# PAGE EXTRACT
[Begin]
Data Splitting & Task Assignment: The job tracker splits input files (stored in HDFS) into chunks and assigns map tasks to available task trackers, ideally placing tasks where data is locally stored.
Mapping Phase: Each map task reads its assigned data chunk, applies the map function repeatedly to generate intermediate key–value pairs.
Shuffling Phase: Once mapping is done, the system shuffles and sorts the intermediate data so that all values with the same key are grouped.
Reducing Phase: Reducers fetch the grouped data, process it via the reduce function, and generate output.
Storage of Results: The final processed data is written back to HDFS for later use.
Describe how Mappers are executed in Hadoop Map-Reduce
Execution: Each mapper runs on a worker node and processes one chunk of data.
Input Handling: It uses an input format to break its data chunk into individual records.
Processing: The map function is applied to each record, generating intermediate key–value pairs.
Interim Storage: These outputs are initially kept in memory and then periodically flushed to disk if they exceed memory limits.
Describe how “Reducers” are executed in Hadoop Map-Reduce
Data Retrieval: Once the mapping phase completes, reducers pull the intermediate data from the mappers over the network.
Grouping & Sorting: Reducers sort the data by key and group all values associated with the same key.
Processing: The reduce function is applied to each group, aggregating or transforming the data as needed.
Final Output: The results are then written back to HDFS, making them available for further processing or analysis.
What are data pipelines, and what steps do they usually have?
Data Pipelines are systems that automate the flow of data from raw sources to a structured, usable format. They typically involve steps such as:
Data Extraction: Collecting raw data (e.g., web logs, ad clicks).
Data Transformation: Cleaning, aggregating, or converting data into a usable format.
Data Loading: Storing the processed data into databases, warehouses, or analytics systems.
What is the benefits of data pipelines?
Reliability & Speed: They reliably handle large-scale and high-velocity data, ensuring that data is organized and processed quickly for analytics and reporting.
Business Value: By transforming raw events into structured data, pipelines enable targeted content, ad analytics, and real-time decision making.
Scalability: They support continuous growth in data volume and variety, which is crucial for companies handling billions of transactions daily.
What were the benefits of Hadoop?
Scalability: Hadoop’s distributed architecture allows companies to store and process petabytes of data on clusters of inexpensive, commodity hardware—far beyond the capacity of legacy systems (which typically scaled to around 100 TB).
Cost-Effectiveness: Lower storage costs due to commodity hardware and efficient use of resources.
Fault Tolerance: HDFS replicates data across multiple nodes, ensuring data availability even when individual disks or nodes fail.
Unified Processing Framework: A single framework (MapReduce) supports a variety of jobs, reducing the need to maintain specialized clusters for different tasks.
[End]
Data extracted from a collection
[Begin]
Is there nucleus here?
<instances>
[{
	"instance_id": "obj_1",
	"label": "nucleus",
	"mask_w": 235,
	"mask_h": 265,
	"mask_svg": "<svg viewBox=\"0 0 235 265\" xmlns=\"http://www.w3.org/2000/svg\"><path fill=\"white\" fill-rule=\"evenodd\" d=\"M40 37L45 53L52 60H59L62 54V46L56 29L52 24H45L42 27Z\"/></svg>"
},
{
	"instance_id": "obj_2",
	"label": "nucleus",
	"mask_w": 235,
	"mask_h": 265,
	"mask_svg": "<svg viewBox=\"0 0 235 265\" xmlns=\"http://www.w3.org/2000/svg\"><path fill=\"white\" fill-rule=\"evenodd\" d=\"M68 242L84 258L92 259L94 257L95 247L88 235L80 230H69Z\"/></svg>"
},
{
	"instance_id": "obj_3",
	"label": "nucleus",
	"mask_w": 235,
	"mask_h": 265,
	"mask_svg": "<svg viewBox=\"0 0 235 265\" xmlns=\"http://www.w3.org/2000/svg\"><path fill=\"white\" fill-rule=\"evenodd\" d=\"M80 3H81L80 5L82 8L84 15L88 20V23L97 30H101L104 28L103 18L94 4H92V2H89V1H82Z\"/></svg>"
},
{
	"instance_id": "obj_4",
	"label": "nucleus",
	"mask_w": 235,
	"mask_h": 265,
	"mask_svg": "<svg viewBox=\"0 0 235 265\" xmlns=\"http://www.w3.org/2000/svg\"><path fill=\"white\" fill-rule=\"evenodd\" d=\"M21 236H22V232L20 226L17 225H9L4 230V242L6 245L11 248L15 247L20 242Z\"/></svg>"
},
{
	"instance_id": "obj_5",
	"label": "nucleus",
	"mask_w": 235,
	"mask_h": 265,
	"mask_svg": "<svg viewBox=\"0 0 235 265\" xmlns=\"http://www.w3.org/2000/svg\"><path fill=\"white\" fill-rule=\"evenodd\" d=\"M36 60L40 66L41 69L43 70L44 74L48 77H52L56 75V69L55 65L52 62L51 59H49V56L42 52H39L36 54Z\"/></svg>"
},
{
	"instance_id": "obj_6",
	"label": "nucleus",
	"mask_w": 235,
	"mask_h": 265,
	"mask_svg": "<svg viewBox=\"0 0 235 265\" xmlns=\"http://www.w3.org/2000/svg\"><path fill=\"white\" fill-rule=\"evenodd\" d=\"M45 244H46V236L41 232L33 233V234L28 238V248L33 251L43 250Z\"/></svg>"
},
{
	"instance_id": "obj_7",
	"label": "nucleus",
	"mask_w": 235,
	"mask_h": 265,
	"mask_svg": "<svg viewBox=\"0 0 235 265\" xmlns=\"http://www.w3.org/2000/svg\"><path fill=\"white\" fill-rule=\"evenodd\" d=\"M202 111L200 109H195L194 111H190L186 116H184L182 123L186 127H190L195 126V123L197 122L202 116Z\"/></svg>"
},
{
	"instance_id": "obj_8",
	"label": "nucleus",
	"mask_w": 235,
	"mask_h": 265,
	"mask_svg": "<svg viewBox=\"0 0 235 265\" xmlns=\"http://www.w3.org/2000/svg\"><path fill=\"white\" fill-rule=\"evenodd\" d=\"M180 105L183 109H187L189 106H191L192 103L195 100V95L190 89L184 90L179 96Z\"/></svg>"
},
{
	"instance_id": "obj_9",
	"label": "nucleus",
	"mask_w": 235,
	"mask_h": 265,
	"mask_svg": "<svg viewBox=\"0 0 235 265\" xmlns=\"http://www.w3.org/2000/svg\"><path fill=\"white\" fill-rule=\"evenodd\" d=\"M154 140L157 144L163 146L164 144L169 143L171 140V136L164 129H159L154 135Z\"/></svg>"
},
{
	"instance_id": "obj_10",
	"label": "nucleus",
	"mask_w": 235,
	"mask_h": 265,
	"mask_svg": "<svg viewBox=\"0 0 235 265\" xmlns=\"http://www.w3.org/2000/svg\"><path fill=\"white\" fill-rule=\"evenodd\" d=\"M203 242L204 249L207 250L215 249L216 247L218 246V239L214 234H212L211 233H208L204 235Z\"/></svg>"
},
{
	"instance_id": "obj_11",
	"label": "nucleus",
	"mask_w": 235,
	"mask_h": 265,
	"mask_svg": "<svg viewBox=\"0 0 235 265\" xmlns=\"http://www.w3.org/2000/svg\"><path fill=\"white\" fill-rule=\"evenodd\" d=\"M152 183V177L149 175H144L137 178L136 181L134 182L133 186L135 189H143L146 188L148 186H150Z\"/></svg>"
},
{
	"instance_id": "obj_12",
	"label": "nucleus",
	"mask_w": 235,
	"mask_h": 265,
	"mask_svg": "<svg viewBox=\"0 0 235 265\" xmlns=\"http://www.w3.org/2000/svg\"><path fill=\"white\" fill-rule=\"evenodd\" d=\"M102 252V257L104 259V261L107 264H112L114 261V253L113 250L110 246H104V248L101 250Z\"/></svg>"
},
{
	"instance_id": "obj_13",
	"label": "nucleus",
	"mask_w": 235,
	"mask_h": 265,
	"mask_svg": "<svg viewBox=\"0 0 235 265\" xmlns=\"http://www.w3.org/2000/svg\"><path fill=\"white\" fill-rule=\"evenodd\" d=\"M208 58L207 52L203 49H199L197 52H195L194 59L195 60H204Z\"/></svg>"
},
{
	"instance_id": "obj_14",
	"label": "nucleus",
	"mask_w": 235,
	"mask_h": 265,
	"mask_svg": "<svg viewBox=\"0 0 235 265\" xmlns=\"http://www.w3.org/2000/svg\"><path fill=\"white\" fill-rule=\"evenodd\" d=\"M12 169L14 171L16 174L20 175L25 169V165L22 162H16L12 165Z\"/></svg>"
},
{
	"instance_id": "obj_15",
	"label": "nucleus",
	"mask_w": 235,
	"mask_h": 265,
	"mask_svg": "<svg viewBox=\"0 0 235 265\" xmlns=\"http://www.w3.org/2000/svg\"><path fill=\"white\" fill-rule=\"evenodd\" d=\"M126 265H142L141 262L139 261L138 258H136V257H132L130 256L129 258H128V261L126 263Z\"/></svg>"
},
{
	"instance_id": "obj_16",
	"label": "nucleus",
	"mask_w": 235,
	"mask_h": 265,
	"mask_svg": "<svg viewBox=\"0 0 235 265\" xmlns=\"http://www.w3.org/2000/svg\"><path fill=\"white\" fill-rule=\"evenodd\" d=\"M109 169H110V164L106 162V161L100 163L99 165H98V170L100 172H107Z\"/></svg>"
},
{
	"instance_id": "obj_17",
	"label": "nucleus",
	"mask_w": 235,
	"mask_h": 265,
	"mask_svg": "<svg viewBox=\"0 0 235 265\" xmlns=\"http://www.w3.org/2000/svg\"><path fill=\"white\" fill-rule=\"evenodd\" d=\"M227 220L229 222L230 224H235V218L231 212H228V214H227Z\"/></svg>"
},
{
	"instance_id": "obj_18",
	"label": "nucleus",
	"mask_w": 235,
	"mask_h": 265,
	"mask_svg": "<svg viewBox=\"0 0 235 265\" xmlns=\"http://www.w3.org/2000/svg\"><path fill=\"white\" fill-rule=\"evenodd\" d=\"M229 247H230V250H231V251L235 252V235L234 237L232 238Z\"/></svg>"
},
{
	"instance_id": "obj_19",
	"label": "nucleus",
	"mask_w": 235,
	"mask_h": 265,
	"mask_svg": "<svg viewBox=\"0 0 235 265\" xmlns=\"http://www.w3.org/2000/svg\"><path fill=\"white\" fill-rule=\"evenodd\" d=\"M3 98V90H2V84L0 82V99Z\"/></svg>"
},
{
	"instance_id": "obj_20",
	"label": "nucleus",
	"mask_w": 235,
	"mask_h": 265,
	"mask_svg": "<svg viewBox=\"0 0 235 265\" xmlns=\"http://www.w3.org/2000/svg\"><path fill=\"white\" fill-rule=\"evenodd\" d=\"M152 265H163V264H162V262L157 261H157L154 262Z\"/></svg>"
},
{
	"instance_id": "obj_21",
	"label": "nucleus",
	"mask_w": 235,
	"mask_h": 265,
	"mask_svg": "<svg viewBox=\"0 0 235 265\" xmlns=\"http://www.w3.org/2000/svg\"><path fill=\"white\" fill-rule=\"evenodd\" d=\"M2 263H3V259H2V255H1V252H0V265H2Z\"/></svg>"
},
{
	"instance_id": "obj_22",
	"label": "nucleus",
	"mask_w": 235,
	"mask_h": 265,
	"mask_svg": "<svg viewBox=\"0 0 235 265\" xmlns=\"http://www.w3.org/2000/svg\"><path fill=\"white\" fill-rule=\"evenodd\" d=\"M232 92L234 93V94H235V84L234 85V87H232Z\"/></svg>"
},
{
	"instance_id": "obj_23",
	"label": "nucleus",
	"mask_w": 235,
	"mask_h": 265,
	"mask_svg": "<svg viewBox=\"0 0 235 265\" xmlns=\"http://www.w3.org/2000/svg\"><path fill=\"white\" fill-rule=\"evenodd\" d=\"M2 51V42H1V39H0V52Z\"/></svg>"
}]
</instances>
[End]
# BRIEF
In the Hadoop MapReduce notes, what happens to a mapper's intermediate outputs if they exceed memory limits?

# OUTPUT
They are periodically flushed to disk.